(Francisco Zurbarán)
El arte del siglo XVII en España está dominado por el poder omnímodo de la Iglesia católica, del que apenas se salva Velázquez, protegido por el culto Felipe IV y por su valido el conde‑duque de Olivares. Mientras en Europa se sigue recreando la mitología clásica y el desnudo forma parte del catálogo de muchos artistas, en España los templos y conventos proliferan como hongos, la imaginería religiosa sustituye a la escultura y en la pintura se imponen escenas vinculadas a la vida de Jesús o de la Virgen y de los santos, de manera edulcorada y falsa, tanto en las formas como en el fondo. Es la traslación de la más rígida y asfixiante Contrarreforma a las expresiones artísticas.
Y, entre los más afamados pintores, Zurbarán, que es el objeto de nuestro estudio hoy, llega al súmmum de su vinculación a la Iglesia y a las órdenes religiosas, convirtiéndose, a pesar suyo, probablemente, en auténtico vasallo de un mecenazgo oprimente, que tan solo le permite la ejecución de pintura religiosa (por su paleta desfilan todas las órdenes: mercedarios y dominicos, jesuitas y franciscanos, jerónimos y cartujos) y algunos bodegones, excelsos desde luego, que sirven para adornar la dura vida de los monjes. El resto de sus pinturas se convierte en mera anécdota que, en ocasiones, rebaja la calidad indudable del conjunto de la obra zurbarana (por ejemplo, “Los trabajos de Hércules” del museo del Prado).

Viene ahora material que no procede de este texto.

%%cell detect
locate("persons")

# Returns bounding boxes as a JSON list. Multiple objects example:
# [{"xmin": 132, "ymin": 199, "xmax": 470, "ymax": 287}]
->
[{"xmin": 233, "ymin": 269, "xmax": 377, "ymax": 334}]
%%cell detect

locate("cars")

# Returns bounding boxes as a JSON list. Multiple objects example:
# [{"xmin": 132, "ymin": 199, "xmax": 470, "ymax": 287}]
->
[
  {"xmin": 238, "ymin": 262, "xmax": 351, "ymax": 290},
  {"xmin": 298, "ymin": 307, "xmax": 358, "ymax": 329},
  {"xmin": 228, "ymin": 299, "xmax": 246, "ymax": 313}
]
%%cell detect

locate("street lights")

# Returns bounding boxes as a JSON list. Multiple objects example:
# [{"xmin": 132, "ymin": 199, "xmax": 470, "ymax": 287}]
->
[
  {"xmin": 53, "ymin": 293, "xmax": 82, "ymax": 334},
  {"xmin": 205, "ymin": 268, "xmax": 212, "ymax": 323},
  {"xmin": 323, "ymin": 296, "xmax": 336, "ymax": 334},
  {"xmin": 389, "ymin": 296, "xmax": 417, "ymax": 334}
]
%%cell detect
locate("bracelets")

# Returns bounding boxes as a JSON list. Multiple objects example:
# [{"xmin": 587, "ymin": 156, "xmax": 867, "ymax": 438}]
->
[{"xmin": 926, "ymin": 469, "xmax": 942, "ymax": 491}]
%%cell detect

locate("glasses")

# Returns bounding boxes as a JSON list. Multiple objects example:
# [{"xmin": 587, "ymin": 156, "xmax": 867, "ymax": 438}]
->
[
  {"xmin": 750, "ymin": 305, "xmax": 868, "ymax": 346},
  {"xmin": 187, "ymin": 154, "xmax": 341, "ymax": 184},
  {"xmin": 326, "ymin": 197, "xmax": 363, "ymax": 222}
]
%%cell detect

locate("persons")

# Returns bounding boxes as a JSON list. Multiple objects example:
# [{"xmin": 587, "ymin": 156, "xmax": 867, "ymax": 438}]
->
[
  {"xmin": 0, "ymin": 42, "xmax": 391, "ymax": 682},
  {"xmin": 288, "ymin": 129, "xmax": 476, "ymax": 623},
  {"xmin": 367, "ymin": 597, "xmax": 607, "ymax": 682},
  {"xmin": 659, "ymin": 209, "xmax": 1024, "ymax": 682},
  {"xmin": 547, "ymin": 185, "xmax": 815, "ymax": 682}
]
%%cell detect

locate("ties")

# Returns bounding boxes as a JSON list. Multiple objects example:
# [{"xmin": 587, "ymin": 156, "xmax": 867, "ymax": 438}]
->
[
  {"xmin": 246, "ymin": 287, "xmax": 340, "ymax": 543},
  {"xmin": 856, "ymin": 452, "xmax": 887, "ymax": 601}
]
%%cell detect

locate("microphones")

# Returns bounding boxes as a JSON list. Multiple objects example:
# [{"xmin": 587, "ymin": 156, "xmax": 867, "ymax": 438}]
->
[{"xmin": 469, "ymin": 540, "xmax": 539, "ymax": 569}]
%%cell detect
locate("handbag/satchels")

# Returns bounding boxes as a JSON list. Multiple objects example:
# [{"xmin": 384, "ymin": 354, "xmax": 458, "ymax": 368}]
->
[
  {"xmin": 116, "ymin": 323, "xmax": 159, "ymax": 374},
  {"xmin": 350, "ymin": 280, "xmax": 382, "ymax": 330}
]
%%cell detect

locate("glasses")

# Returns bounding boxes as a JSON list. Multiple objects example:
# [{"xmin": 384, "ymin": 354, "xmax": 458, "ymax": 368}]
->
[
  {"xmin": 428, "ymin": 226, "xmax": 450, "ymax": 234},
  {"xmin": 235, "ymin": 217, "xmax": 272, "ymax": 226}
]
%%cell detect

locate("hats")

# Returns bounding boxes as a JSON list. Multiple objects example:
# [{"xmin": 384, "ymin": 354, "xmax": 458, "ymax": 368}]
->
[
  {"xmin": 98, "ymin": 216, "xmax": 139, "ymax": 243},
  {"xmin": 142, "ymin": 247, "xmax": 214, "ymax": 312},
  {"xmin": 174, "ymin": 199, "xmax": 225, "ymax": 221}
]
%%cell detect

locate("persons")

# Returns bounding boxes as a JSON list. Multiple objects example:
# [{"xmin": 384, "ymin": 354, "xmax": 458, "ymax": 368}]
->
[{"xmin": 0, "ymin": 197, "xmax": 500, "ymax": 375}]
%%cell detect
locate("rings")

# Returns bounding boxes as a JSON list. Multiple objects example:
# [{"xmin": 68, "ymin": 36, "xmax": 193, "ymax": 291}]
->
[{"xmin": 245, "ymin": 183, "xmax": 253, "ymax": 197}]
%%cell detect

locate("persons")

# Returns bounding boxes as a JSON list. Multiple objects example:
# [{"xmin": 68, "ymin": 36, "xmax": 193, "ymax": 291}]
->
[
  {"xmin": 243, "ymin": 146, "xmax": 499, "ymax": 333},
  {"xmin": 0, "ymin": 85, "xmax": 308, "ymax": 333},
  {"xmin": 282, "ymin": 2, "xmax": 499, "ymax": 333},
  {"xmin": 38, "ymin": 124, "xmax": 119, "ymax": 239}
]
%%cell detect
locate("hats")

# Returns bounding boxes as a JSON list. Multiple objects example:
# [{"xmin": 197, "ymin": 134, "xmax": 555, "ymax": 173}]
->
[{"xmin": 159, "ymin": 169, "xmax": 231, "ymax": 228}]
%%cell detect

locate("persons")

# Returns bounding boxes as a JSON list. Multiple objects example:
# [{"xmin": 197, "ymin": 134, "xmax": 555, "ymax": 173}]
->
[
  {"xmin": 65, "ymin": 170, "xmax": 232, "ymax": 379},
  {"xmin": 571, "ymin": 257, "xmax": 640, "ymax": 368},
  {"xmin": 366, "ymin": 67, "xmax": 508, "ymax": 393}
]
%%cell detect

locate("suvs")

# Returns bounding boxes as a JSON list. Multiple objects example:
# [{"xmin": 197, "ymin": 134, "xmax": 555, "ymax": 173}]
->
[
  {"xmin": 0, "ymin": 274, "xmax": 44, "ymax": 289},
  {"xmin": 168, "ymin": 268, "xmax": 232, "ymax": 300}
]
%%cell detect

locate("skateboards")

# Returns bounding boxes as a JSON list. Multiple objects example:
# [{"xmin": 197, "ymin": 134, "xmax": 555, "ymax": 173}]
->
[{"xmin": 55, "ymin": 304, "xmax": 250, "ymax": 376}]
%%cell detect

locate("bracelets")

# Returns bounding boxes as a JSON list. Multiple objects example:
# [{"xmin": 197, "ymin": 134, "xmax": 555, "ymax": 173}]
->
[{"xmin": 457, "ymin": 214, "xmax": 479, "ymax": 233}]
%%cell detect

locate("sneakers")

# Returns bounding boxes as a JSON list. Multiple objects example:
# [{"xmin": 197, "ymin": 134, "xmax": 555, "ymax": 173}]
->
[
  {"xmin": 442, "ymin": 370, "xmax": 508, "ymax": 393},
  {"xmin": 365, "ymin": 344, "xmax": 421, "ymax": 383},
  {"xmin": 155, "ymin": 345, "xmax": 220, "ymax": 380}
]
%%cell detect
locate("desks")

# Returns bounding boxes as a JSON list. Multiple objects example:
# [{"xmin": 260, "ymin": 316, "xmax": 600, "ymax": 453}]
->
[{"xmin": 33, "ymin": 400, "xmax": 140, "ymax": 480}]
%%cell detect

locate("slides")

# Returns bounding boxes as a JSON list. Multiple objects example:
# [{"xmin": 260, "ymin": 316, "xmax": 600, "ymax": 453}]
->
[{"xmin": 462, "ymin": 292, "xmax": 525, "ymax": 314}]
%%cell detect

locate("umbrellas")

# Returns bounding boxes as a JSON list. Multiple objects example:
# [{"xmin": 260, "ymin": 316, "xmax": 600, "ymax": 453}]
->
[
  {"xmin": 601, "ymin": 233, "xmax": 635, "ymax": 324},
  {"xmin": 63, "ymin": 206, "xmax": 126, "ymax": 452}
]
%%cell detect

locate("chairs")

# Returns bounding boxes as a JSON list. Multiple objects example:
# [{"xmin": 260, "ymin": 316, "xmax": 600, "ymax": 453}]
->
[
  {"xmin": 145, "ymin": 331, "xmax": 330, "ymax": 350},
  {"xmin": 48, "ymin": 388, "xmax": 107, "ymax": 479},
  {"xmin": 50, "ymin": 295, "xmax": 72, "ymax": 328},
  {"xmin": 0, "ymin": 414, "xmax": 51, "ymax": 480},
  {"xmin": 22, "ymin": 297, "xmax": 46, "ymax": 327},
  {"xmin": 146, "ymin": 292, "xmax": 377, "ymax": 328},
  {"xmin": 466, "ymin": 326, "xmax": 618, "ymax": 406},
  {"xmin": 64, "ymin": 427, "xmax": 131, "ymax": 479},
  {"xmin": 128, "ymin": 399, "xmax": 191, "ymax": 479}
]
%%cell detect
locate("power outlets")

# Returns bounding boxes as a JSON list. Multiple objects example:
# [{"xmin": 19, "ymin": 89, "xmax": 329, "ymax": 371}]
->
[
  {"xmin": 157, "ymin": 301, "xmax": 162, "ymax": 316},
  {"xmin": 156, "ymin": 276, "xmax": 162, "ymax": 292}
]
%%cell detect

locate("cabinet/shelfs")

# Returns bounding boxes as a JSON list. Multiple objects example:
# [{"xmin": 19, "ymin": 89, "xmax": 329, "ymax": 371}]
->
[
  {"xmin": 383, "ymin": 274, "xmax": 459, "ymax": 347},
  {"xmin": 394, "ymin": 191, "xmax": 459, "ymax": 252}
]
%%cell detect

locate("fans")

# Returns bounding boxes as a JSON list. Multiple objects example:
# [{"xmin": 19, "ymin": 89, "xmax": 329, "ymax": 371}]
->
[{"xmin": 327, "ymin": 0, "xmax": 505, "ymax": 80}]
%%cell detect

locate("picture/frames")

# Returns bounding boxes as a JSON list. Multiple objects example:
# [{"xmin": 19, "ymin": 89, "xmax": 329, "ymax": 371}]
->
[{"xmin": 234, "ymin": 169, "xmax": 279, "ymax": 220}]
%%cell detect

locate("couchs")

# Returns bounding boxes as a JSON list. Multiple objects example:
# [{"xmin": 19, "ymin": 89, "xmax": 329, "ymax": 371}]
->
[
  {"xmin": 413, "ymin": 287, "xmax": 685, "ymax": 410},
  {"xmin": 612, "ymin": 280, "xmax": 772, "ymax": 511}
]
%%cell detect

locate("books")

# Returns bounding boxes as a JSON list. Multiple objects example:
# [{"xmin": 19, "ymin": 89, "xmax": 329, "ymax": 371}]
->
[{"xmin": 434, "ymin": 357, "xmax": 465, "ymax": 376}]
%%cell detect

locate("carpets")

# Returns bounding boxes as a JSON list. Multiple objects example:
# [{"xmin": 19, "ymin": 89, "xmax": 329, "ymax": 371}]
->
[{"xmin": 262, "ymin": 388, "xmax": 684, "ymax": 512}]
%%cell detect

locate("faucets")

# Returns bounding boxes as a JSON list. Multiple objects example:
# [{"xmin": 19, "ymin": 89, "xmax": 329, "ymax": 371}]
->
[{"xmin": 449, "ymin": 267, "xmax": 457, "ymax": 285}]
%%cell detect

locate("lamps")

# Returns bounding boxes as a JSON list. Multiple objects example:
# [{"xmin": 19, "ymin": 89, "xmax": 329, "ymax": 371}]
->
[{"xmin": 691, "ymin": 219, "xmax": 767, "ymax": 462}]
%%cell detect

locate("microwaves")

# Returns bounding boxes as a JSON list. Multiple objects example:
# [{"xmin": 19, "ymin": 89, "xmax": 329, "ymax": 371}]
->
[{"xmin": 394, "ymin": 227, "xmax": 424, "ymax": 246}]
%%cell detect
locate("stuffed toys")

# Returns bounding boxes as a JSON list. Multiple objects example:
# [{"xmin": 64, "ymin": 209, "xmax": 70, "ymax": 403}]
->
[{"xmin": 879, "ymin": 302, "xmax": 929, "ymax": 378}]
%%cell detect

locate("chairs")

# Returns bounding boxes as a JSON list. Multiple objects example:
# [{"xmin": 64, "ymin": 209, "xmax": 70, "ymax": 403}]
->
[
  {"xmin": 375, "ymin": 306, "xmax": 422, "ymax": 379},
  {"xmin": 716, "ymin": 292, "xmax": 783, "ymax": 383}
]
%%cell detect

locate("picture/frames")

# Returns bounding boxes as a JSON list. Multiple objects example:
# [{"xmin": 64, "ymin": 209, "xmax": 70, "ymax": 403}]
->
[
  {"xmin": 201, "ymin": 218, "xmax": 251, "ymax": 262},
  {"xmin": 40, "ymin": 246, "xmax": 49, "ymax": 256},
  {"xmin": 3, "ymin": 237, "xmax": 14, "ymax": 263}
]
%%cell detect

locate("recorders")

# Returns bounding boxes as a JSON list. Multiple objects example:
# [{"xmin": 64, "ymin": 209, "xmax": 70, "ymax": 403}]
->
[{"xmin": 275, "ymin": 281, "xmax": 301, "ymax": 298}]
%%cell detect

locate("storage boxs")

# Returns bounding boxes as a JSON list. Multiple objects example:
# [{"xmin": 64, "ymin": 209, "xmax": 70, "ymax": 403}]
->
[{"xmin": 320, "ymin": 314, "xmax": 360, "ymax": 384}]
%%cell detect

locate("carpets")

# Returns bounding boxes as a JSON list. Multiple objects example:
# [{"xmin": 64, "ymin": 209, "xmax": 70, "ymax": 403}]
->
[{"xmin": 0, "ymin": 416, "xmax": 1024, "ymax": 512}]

Si tuviésemos que definir la pintura de Zurbarán, podríamos utilizar dos adjetivos de similar sonido, pero distinto significado[1]. Se trata de estático y extático. Y no está claro que el primero, estático, se refiera solo a la forma y el segundo, extático, al fondo, sino que el fondo y la forma se confunden o se entremezclan y se complementan en Zurbarán hasta formar un todo homogéneo. Apenas hay movimiento en sus figuras; parecen figuras de sal petrificadas, eternas, llenas de un éxtasis interior que no se manifiesta como en Bernini (“Éxtasis de Santa Teresa”), sino que se paraliza en la contemplación pasiva de Dios. Tampoco es el éxtasis que nos mostraba El Greco[2]: activo, dinámico, inflamado en sus figuras como flechas hacia el cielo; alejándose también del tremendismo de los mártires de Ribera. El de Zurbarán es un éxtasis sosegado, inmóvil, estático, aunque también haya alucinaciones en algunos de sus cuadros (la influencia del misticismo, representado fundamentalmente por san Juan de la Cruz, es bien perceptible). Posiblemente, ningún otro pintor, ni siquiera El Greco, haya alcanzado una interiorización ascética y mística tan profunda como Zurbarán, fruto, sin duda, del propio convencimiento y religiosidad del pintor extremeño. En ese sentido, nuestro pintor dota a sus personajes de veracidad religiosa, aunque faltos de autenticidad real. Son figuras irreales, refugiadas en su mundo interior, porque desconocen o no quieren contaminarse con la fea realidad que les rodea, sobre todo en la Sevilla de su época.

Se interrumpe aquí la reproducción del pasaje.